From what I’ve seen from a few projects at places I’ve been, the biggest problems appear to be:
1) These projects nowadays are bigger than can be handled by a Genius and a set of postdocs and grad students. Therefore, informal methods of cost and schedule estimation that worked in the past, don’t work so well now so the project often starts out with an unrealistic plan.
2) Project management is also being done as if a single small group can do everything. In my post about contingency use, I pointed out how a project should use functional contingency before dipping into schedule and cost contingency, but rarely does this happen. We are too caught up in trying to have everything and believing everything will be OK hereafter. Functional contingency is useless in the later stages of the project, so you have to have cost and schedule contingency left at that point. If you spend your cost and schedule contingency early on, you’re left with nothing but delays and overruns at the end.
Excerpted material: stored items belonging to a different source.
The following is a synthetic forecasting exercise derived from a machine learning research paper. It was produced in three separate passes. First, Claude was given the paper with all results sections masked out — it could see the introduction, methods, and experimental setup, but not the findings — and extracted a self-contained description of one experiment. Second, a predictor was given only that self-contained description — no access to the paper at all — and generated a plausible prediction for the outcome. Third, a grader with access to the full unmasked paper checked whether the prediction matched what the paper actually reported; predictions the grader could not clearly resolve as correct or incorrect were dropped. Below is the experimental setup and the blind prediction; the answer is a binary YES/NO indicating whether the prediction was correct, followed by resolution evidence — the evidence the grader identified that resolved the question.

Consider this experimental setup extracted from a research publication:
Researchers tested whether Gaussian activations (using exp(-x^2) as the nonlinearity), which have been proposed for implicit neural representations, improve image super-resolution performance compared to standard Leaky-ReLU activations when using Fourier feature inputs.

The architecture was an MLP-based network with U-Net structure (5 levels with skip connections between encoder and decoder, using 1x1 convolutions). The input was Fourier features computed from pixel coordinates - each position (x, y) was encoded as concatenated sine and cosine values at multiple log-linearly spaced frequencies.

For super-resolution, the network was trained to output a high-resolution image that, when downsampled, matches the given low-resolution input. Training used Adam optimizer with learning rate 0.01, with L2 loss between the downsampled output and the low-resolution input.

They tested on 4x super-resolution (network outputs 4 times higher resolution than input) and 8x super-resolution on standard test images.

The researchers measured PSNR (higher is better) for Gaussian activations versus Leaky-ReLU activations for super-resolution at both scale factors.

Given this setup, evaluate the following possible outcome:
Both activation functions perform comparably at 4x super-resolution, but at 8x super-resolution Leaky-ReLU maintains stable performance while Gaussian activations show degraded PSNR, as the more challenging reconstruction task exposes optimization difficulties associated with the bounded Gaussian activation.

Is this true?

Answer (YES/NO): NO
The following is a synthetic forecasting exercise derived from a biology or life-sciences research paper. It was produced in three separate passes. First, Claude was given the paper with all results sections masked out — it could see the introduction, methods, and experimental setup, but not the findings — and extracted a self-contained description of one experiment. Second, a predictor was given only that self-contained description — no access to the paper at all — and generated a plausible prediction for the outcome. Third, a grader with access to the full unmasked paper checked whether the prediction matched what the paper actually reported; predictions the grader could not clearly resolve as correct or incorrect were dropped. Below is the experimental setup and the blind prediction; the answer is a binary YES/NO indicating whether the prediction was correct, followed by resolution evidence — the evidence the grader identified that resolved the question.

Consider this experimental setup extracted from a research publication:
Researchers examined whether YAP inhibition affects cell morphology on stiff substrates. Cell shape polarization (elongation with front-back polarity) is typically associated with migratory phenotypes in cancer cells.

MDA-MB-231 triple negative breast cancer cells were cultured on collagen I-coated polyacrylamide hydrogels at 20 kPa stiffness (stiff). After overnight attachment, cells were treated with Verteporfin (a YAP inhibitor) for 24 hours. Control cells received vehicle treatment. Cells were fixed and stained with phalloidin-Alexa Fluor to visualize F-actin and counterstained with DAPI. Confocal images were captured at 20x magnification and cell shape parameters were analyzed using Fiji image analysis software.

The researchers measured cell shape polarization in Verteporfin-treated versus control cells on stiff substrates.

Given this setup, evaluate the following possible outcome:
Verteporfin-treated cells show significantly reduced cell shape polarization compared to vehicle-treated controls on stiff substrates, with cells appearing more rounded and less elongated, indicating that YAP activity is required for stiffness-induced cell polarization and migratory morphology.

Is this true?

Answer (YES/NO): YES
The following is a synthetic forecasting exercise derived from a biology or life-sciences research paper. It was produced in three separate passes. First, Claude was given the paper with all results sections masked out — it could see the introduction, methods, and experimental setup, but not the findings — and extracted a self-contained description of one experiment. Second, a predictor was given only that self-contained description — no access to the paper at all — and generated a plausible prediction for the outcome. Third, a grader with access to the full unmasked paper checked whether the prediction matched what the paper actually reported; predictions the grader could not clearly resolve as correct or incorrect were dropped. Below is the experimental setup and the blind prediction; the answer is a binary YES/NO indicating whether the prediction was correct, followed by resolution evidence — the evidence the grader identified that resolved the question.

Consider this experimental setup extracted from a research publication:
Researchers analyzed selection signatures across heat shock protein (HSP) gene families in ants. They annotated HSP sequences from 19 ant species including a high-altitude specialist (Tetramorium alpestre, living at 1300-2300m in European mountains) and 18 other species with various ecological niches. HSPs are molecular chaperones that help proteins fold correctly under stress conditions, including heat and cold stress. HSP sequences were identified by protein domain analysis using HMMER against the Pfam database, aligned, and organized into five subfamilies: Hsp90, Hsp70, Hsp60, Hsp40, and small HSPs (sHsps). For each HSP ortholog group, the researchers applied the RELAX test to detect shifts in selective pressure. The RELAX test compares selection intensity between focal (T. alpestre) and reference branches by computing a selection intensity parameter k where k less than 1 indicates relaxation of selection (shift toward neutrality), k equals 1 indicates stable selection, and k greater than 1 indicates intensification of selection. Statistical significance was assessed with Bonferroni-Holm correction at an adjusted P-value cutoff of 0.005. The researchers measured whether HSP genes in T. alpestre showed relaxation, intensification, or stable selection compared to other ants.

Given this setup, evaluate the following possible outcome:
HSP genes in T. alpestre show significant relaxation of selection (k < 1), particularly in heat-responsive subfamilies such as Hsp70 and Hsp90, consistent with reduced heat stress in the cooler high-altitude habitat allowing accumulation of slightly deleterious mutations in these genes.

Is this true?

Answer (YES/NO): NO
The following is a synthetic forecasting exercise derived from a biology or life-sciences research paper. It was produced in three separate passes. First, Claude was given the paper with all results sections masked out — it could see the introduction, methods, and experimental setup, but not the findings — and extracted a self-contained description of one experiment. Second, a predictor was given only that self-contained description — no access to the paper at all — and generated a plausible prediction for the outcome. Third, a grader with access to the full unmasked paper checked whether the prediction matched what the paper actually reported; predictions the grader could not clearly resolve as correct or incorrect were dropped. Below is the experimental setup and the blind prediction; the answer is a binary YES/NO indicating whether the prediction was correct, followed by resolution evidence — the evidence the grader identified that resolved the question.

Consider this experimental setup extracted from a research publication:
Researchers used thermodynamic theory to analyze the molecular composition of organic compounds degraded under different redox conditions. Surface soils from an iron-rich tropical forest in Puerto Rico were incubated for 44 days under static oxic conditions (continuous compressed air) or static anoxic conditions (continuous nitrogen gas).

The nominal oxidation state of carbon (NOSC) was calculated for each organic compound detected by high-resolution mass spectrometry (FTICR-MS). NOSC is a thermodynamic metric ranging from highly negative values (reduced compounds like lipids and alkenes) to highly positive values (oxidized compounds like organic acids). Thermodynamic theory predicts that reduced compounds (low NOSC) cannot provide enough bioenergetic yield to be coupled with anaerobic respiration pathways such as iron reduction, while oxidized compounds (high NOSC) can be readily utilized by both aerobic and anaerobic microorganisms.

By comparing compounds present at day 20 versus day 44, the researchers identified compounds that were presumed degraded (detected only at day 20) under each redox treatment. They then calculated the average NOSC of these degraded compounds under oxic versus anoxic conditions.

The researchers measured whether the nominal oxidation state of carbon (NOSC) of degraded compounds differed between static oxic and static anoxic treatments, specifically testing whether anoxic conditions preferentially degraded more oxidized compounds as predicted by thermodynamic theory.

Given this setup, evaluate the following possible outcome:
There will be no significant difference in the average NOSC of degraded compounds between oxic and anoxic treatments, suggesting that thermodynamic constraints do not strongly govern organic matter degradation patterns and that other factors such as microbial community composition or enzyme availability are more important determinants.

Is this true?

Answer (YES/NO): NO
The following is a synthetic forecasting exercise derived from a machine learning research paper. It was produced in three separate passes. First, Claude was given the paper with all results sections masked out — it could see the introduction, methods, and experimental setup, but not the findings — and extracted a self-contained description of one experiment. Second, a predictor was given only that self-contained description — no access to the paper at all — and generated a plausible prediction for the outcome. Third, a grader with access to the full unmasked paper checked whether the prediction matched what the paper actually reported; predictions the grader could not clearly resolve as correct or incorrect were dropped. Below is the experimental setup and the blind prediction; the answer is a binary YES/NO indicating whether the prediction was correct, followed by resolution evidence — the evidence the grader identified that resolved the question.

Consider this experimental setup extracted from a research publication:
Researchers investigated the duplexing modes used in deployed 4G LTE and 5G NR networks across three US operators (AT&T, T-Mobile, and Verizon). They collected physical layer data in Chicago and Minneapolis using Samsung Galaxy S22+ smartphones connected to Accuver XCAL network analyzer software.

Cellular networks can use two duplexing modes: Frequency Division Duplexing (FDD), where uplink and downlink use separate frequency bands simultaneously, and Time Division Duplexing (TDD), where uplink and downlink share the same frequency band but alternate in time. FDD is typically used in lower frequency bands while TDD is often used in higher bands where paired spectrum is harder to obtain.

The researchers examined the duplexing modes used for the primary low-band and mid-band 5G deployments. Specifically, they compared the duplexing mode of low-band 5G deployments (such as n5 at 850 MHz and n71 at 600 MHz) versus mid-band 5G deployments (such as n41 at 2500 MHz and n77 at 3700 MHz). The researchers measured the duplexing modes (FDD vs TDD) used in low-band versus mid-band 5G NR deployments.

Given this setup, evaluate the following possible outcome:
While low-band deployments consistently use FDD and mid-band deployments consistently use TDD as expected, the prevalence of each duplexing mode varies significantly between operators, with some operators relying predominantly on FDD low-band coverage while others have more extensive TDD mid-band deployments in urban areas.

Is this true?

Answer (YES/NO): YES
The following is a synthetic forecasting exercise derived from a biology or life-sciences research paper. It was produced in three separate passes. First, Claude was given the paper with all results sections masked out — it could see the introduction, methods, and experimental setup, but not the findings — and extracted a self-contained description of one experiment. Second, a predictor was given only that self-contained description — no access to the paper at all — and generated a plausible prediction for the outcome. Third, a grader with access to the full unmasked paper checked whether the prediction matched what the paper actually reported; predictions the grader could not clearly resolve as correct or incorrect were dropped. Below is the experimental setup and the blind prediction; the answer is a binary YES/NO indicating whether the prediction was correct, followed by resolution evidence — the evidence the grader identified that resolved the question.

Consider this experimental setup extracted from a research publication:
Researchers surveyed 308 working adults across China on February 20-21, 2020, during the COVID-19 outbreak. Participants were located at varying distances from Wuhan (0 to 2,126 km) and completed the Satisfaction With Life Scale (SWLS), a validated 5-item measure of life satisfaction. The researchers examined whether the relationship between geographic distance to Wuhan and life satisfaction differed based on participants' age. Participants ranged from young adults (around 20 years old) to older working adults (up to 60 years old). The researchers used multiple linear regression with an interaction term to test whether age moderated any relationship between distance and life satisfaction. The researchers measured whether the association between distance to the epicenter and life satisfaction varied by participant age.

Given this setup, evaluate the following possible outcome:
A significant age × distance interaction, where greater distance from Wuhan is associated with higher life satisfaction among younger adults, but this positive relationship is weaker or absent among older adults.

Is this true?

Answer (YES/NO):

3) Overall project management is often unclear. I’ve seen a couple cases where the purchasing institution basically hired out project management for the instrument. The problem with this approach is the intermediary doesn’t really take accountability for the project, assuming its client will step in when it is really concerned. Meanwhile, the hiring institution assumes the hired managers are on the job. The end result is that no one is really accepting responsibility for the project oversight and things can go awry fast.
4) Because these projects are often distributed across different teams, there must be well established interfaces and specifications up front. I know of one instrument that consists of two identical, but totally different, spectrographs (each with different detector command sets even!) because there was no agreed-upon set of specifications and interfaces at the start of the project.
5) And finally, astronomy typically pushes the technological edge in its new projects. Risk, delay, overruns, etc. are all par for the course in that realm. So, the areas where technology is being developed have to be well-contained, limited in number and scope, and carefully managed to avoid taking down the rest of the project. If you’re pushing more than one or maybe two areas of technology, you are setting yourself up for delays and overruns.
scot
Thanks a lot, Scot. This is thought-provoking.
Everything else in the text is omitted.